Allerdings verursacht der Hauptwirkstoff THC (Delta-9-Tetrahydrocannabinol) im medizinischen Einsatz keinen Rausch und wird auch nicht über einen Joint eingenommen. Die Cannabinoide werden in einem aufwendigen Verfahren aus Nutzhanf teilsynthetisch hergestellt und in Apotheken in Form von Kapseln oder Tropfen abgegeben. Dort sind sie nur auf ärztliche Verschreibung erhältlich. Während in vielen Ländern (etwa Spanien, Kanada, Niederlande, Deutschland) auch schon natürliches Cannabis für medizinische Zwecke zugelassen ist, bleibt dies in Österreich verboten.

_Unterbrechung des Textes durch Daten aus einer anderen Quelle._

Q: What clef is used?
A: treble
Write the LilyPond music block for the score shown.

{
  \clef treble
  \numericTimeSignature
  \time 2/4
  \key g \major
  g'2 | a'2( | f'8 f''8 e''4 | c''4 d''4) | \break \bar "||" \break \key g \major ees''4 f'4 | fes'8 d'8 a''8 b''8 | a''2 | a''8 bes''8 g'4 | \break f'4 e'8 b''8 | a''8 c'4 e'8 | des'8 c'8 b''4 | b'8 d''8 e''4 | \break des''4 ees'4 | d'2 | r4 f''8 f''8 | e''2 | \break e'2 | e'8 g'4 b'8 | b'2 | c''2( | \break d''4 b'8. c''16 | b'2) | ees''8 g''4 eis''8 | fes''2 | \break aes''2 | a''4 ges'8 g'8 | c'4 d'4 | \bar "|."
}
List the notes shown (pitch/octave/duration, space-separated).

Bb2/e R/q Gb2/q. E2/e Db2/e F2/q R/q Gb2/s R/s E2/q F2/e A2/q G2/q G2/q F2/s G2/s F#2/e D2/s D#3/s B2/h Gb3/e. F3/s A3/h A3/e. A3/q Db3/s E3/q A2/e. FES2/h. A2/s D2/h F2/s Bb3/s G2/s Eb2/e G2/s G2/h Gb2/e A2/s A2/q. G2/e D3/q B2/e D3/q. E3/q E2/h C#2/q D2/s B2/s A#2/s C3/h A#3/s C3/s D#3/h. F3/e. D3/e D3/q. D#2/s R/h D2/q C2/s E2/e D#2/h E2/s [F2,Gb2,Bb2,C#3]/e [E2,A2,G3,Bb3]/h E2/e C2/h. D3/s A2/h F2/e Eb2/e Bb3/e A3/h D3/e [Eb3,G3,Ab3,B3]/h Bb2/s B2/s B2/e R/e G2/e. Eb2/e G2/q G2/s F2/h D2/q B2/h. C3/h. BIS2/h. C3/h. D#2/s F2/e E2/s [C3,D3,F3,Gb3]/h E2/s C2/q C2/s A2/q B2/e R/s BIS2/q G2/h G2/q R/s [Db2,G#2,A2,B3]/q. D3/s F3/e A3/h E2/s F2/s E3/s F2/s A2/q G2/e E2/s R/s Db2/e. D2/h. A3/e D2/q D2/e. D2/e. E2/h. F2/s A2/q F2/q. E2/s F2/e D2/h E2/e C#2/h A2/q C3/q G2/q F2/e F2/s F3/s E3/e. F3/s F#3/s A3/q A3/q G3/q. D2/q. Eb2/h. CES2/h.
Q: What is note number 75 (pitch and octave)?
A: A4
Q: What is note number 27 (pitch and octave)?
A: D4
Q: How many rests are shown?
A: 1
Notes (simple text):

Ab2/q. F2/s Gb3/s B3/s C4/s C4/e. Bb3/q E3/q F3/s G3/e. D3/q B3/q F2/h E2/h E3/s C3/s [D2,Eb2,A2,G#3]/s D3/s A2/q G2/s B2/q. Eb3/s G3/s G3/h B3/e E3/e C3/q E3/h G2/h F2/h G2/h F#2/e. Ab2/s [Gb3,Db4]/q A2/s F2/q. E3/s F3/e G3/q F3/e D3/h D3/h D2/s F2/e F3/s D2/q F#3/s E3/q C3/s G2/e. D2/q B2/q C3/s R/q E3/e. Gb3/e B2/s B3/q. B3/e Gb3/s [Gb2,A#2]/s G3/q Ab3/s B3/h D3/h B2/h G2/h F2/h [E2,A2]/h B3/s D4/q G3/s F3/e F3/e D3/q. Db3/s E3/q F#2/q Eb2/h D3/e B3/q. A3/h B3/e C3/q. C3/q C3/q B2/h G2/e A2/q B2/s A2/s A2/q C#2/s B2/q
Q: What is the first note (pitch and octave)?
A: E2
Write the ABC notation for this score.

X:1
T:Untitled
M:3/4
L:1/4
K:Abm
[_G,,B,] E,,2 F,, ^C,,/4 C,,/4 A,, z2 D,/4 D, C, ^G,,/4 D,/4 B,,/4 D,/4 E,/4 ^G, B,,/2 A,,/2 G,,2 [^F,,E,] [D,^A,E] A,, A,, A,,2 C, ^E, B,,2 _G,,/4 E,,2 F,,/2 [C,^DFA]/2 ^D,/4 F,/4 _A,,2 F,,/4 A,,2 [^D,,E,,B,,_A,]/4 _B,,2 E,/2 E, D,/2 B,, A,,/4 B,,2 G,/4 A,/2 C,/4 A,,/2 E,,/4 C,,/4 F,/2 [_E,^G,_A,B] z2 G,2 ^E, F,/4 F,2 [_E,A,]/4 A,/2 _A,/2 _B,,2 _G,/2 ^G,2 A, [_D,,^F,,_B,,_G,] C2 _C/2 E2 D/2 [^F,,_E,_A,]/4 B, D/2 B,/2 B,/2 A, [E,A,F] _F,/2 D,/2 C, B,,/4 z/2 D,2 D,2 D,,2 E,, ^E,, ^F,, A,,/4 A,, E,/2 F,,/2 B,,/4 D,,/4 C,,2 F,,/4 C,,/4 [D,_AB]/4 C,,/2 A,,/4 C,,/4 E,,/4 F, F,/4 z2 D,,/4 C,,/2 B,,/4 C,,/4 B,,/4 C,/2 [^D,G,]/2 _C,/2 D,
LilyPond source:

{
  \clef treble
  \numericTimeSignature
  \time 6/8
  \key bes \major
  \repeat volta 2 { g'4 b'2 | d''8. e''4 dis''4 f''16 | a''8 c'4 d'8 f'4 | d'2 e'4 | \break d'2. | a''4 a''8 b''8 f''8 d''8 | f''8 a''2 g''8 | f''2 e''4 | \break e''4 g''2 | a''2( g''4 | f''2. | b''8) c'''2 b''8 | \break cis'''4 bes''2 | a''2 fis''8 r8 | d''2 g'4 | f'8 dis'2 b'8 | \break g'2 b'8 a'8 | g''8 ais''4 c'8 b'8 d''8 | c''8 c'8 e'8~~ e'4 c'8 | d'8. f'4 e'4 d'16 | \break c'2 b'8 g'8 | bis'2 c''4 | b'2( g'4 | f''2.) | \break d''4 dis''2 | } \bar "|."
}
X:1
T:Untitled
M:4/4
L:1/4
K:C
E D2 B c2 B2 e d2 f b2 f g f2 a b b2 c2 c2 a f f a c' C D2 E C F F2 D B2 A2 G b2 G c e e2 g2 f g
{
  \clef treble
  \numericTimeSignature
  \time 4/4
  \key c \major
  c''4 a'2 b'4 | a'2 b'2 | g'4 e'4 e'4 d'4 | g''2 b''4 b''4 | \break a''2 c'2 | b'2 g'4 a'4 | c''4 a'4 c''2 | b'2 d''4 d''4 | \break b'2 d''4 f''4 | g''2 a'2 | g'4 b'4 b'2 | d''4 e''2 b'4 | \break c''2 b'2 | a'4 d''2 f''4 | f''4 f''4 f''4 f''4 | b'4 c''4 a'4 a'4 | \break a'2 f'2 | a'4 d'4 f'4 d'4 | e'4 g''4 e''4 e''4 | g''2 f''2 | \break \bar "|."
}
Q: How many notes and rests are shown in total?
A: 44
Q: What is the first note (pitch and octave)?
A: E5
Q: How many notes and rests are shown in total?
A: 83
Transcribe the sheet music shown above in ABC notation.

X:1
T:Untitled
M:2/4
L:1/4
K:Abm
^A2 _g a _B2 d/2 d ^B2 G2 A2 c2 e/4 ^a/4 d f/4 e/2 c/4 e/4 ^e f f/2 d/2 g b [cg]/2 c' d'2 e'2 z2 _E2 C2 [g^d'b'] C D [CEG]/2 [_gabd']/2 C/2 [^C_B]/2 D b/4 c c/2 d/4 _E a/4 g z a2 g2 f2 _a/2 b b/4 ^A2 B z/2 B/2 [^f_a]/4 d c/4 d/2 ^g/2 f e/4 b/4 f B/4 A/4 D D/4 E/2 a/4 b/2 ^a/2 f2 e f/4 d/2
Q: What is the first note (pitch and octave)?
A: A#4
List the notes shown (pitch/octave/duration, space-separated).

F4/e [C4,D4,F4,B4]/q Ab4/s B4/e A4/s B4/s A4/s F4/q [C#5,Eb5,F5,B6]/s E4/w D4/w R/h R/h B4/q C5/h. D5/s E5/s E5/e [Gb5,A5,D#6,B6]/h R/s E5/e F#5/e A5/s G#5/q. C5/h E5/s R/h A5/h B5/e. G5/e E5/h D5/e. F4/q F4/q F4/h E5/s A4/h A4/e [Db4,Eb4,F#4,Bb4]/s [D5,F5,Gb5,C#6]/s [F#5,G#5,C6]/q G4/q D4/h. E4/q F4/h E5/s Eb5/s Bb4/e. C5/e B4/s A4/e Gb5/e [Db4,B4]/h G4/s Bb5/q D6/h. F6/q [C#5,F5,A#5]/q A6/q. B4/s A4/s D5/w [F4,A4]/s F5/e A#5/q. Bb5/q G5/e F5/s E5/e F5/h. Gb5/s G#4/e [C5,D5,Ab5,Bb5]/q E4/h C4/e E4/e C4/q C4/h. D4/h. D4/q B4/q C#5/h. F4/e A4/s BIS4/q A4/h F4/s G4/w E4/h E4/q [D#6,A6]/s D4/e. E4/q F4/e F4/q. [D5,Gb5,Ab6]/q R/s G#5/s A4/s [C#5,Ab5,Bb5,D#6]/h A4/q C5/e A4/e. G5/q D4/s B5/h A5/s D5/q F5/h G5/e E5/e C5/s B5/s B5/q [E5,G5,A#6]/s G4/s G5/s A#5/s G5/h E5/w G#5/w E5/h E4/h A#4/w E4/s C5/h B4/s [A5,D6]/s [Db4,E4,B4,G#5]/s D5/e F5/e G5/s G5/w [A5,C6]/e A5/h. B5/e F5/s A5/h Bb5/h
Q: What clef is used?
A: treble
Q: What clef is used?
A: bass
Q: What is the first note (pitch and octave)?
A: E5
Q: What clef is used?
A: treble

Geschichte Cannabis ist eines der ältesten und bekanntesten Rauschmittel. Indien hat die psychoaktiven Wirkungen der Pflanze schon früh für kultische Handlungen genutzt. In Europa nutzte man Hanf lange Zeit zur Fasergewinnung. Erst im 19. Jahrhundert wurde die Rauschwirkung bestimmter Sorten bekannt, der Konsum verbreitete sich aber später in den 70er-Jahren des 20. Jahrhunderts.

Wirkstoffe Die berauschende Wirkung haben nur die weiblichen Pflanzen der Cannabis sativa durch den psychoaktiven Hauptwirkstoff
Tetrahydrocannabinol (THC). Dieses und andere rauscherzeugende Inhaltsstoffe (Cannabinoide) befinden sich außerdem im Harz der Drüsenhaare. Legal und zur Fasergewinnung dürfen nur Hanfsorten mit einem THC-Gehalt von maximal 0,2 Prozent gezüchtet werden.

Unterscheidung Bei Marihuana (umgangssprachlich Gras) handelt es sich um die getrockneten, meist zerkleinerten harzhaltigen Blütentrauben und blütennahen, kleinen Blätter der weiblichen Pflanze. Haschisch (auch Shit oder Dope) besteht aus dem extrahierten Harz, das auch zu Haschischöl weiterverarbeitet wird. Der THC-Gehalt kann abhängig von der Pflanzensorte, Anbaugebiet und -sorte sowie der Verarbeitung der Pflanzen stark variieren.

Konsum Cannabis kann geraucht (pur oder zusammen mit Tabak), aber auch in Nahrungsmitteln (etwa in Tee oder Süßspeisen) verarbeitet und verzehrt werden. Die Wirkung hängt von der Art des Konsums, der Menge, der Grundstimmung und der psychischen Stabilität des Konsumenten ab.